Stations were – by the very nature of their being full of trains, luggage and people attempting to get themselves somewhere or other in a hurry – very noisy, dirty and somewhat chaotic places. This one was chaotic, dusty and very hot, but, Trey had to admit, it was also pretty grand, with what looked like a fancy restaurant and a lobby that was the size of a small church.
But once they were finally on their way to the hotel – there had been something of a scene at the station when it looked like a piece of their luggage might have gone missing – it became clear to father and son that everywhere in Constantinople was generally a heck of a lot noisier and hugely more chaotic than the station had been. And not as grand, it had to be said.
The taxi which their porter had hired for them was a dusty old Studebaker “Big Six” that had, much like its unshaven, fly-blown driver, definitely seen better days. The canvas of the landau top was ripped, crudely mended and full of holes which Trey thought looked like they’d been made by bullets; it would, his fa
ther commented, be about as useful as a colander if the weather should decide to turn rainy.
And the rest of the car was not in much better shape: the leather seats were split, spilling out coarse stuffing; what wood veneer was left in the car had lost its varnish; and the yellowing windscreen was sporting a couple of large cracks. Parts of the car were actually being held together by string and the whole contraption gave every impression that it would fall apart if the driver attempted to go faster than a slow trot – luckily something the crowded streets were never going to allow to happen. But at least it was a car. Most of the traffic on the streets seemed to be either horse-drawn or pulled by a mangy donkey.
The Hotel Pera Palas, which was where people who had travelled down to Constantinople on the Orient Express stayed, was some way from the station and getting there turned out to be more of an adventure than a mere taxi ride. The driver, who shouted, swore and spat his way through the traffic, finally negotiated them onto the Galata Bridge, which Trey knew, from his cursory perusal of his father’s guidebook, was going to take them across a stretch of water called the Golden Horn.

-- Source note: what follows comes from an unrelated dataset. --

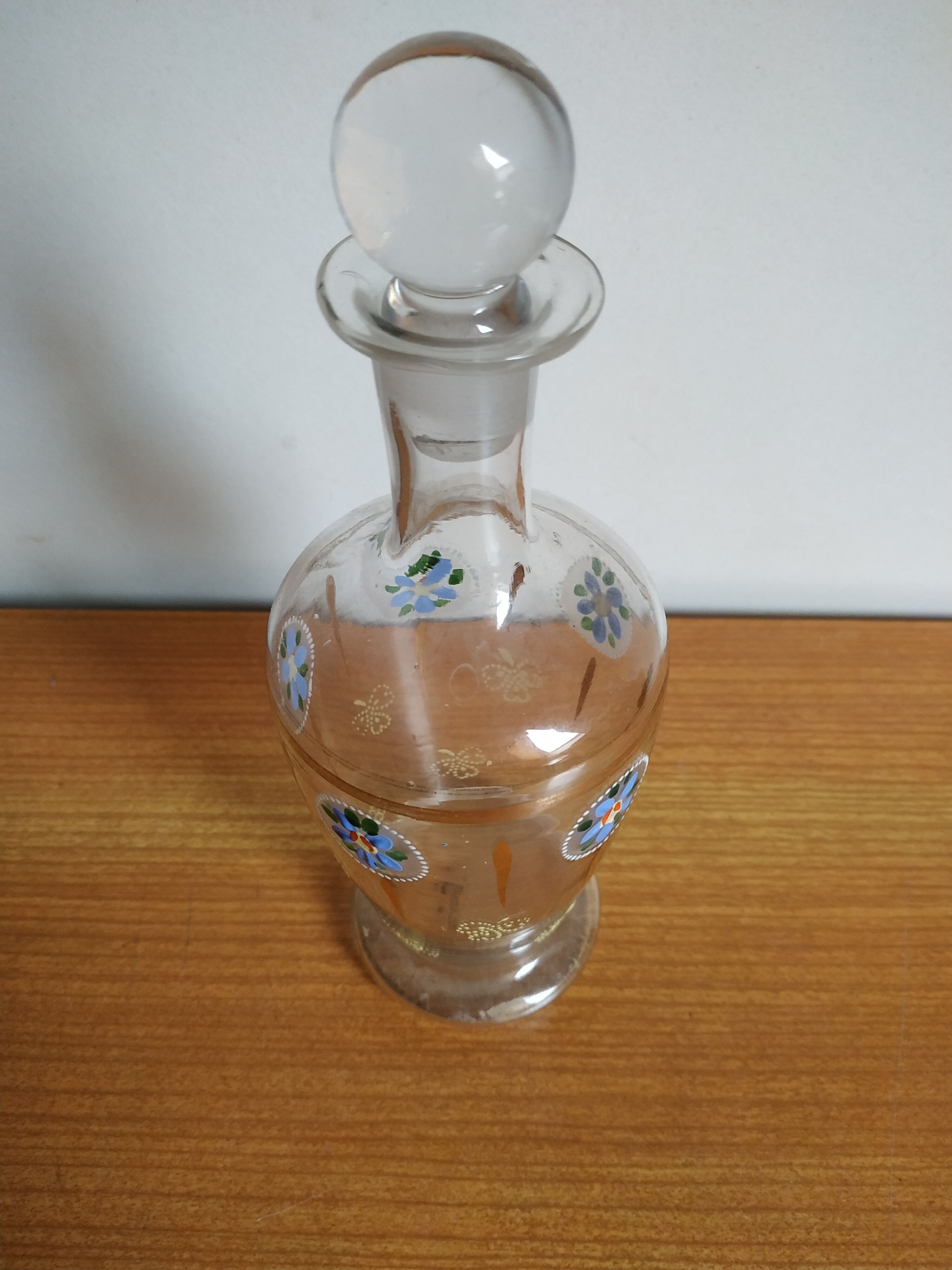 Enamelled glass carafe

Because he knew this was a somewhat legendary and historic geographical feature Trey readied himself for yet another of his father’s lecturettes, but it failed to arrive, a fact Trey put down to the disconcerted, not to say stunned expression on his father’s face; he really did not much like spitting, or shouting, for that matter. Left to his own devices Trey was free to stare out at life in Constantinople.
This did not look like a place that was big on the kind of culture he’d recently been subjected to, which was fine by him, and the journey across the low, wide, slatted wooden bridge, while unbelievably slow because of all the pedestrians, was fascinating. People were fishing off the sides, and everywhere he looked there were sail boats of all sizes, steamboats and tiny skiffs zipping about like water bugs on a pond.